[Excerpts from a spatial dataset]
════════════════════

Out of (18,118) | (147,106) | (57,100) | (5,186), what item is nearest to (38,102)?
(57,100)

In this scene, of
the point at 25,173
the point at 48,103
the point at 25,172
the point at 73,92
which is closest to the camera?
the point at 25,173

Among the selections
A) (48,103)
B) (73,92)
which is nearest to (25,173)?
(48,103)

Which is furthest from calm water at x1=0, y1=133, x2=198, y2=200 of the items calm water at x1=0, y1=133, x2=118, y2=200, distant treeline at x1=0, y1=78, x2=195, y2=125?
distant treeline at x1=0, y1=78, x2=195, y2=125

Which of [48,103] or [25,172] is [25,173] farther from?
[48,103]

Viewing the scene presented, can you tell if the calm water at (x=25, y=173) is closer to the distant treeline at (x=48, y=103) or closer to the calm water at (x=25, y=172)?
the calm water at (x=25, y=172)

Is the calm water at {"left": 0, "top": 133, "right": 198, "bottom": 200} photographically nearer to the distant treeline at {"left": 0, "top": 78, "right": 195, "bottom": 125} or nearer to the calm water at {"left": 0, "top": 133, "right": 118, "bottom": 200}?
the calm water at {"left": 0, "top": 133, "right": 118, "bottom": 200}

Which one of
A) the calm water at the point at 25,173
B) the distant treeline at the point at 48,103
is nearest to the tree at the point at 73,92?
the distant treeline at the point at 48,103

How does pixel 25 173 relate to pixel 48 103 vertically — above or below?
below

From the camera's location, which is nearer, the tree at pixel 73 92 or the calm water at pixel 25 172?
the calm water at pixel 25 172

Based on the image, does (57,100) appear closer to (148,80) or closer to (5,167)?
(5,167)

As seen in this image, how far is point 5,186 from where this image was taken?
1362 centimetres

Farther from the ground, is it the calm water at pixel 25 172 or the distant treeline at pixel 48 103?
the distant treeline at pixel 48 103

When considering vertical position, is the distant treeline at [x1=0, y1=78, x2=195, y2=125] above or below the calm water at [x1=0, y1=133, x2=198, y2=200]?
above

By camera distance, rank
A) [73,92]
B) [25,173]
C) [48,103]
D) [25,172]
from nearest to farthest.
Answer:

════════════════════

▸ **DIRECTIONS FOR THIS TASK**: Return all of the material above verbatim, line for line, without any alteration.

▸ **OUTPUT OF THE EXERCISE**:
Out of (18,118) | (147,106) | (57,100) | (5,186), what item is nearest to (38,102)?
(57,100)

In this scene, of
the point at 25,173
the point at 48,103
the point at 25,172
the point at 73,92
which is closest to the camera?
the point at 25,173

Among the selections
A) (48,103)
B) (73,92)
which is nearest to (25,173)?
(48,103)

Which is furthest from calm water at x1=0, y1=133, x2=198, y2=200 of the items calm water at x1=0, y1=133, x2=118, y2=200, distant treeline at x1=0, y1=78, x2=195, y2=125?
distant treeline at x1=0, y1=78, x2=195, y2=125

Which of [48,103] or [25,172] is [25,173] farther from?
[48,103]

Viewing the scene presented, can you tell if the calm water at (x=25, y=173) is closer to the distant treeline at (x=48, y=103) or closer to the calm water at (x=25, y=172)?
the calm water at (x=25, y=172)

Is the calm water at {"left": 0, "top": 133, "right": 198, "bottom": 200} photographically nearer to the distant treeline at {"left": 0, "top": 78, "right": 195, "bottom": 125} or nearer to the calm water at {"left": 0, "top": 133, "right": 118, "bottom": 200}?
the calm water at {"left": 0, "top": 133, "right": 118, "bottom": 200}

Which one of
A) the calm water at the point at 25,173
B) the distant treeline at the point at 48,103
is nearest to the tree at the point at 73,92?
the distant treeline at the point at 48,103

How does pixel 25 173 relate to pixel 48 103 vertically — above or below?
below

From the camera's location, which is nearer, the tree at pixel 73 92 or the calm water at pixel 25 172?
the calm water at pixel 25 172

Based on the image, does (57,100) appear closer to (148,80) or closer to (5,167)?
(5,167)

As seen in this image, how far is point 5,186 from where this image was taken?
1362 centimetres

Farther from the ground, is it the calm water at pixel 25 172 or the distant treeline at pixel 48 103?
the distant treeline at pixel 48 103

When considering vertical position, is the distant treeline at [x1=0, y1=78, x2=195, y2=125] above or below the calm water at [x1=0, y1=133, x2=198, y2=200]?
above

By camera distance, rank
A) [73,92]
B) [25,173]
C) [48,103]
D) [25,172]
from nearest to farthest.
Answer:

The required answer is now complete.